The post details the steps to configure Group Policy for LAPS. This is the third and final post that covers the group policy configuration of LAPS.
In this post we will modify some of the group policy settings related to LAPS. We know that LAPS provides management of local account passwords of domain joined computers. Passwords are stored in Active Directory (AD) and protected by ACL. Hence only eligible users can read it or request its reset.
In my previous posts, we have covered two important topics. First one is how to install and deploy Microsoft LAPS software and second how to configure Active Directory for LAPS. You can access both the posts by clicking on the below links.
How to Configure Group Policy for LAPS
To configure group policy for LAPS
- Launch the Group Policy Management console.
- Right click the OU where your domain computers are present.
- Click Create a GPO in this domain and link it here.
- Specify a group policy name such as “LAPS” and click OK.
- In the next step edit the GPO.
The LAPS settings are located under Computer Configuration > Administrative Templates > LAPS. You can see four settings present. We will configure the ones that are required.
Right click the policy setting Enable local admin password management and click properties. As we want to manage the local administrator password, we will enable the policy setting. Click OK.
LAPS Password Settings
Next edit the password settings policy. By default this solution uses a password with maximum password complexity, 14 characters and changes the password every 30 days.
You can change the values to suit your needs by editing a Group Policy. You can change the individual password settings to fit your needs. Click OK.
Administrator account name – If you have decided to manage custom local Administrator account, you must specify its name in Group Policy. I haven’t configured this policy setting.
Protection against too long planned time for password reset – If you do not want to allow setting planning password expiration of admin account for longer time than maximum password age, you can do it in GPO.

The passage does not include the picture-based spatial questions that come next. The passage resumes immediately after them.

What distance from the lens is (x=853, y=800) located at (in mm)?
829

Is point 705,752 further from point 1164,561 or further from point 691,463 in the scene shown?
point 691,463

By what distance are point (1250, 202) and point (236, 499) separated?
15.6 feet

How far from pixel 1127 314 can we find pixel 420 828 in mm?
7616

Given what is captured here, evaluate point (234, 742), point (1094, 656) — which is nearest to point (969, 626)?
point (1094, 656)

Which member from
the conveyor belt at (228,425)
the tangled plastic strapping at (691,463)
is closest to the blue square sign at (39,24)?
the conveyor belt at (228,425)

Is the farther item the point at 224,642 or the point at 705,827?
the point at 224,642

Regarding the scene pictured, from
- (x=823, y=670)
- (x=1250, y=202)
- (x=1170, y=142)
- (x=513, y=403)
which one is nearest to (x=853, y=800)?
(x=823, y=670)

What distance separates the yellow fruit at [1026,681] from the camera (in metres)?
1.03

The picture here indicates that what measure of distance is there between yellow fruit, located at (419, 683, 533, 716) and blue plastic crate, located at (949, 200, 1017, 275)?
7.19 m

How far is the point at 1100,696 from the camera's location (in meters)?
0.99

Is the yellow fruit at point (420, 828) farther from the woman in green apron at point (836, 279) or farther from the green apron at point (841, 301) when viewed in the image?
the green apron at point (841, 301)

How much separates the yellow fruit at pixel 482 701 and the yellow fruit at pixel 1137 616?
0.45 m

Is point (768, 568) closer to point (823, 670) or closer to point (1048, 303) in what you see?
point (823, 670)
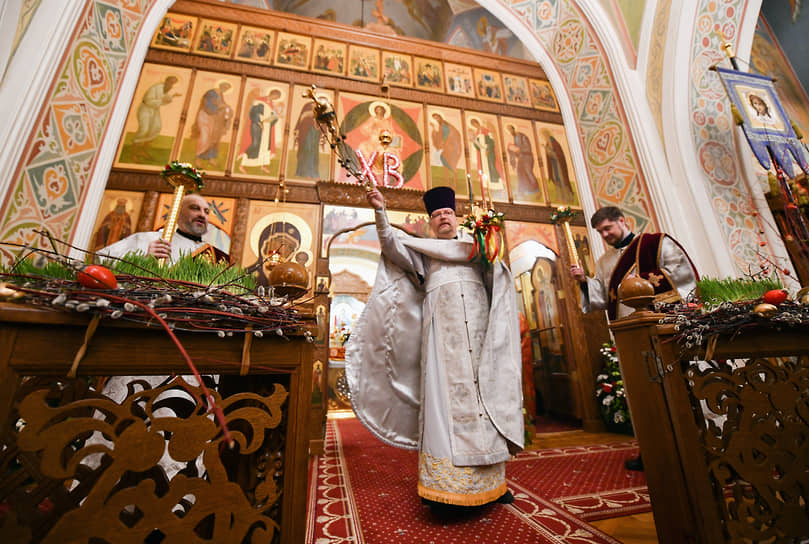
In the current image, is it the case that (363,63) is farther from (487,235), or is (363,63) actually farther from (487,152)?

If you want to view the password settings of a computer using the powershell, Get-AdmPwdPassword will help you.
- Import-Module AdmPwd.PS
- Get-AdmPwdPassword -Computername “name of computer“
What happens if a user who hasn’t been granted rights to see the local Administrators password tries to access it?. If they were to gain access to the GUI interface the password won’t be displayed.
For GUI users there is a cool way to find the password settings. Run the AdmPwd.UI file as administrator. This file is located under C:\Program Files\LAPS folder.
In the LAPS UI window, enter the computer name and click Search. In addition to the password, the expiry information is also visible.
Peform gpupdate on the client machines. Now look at the properties of the computer object and see the new settings. The password is visible (plain text).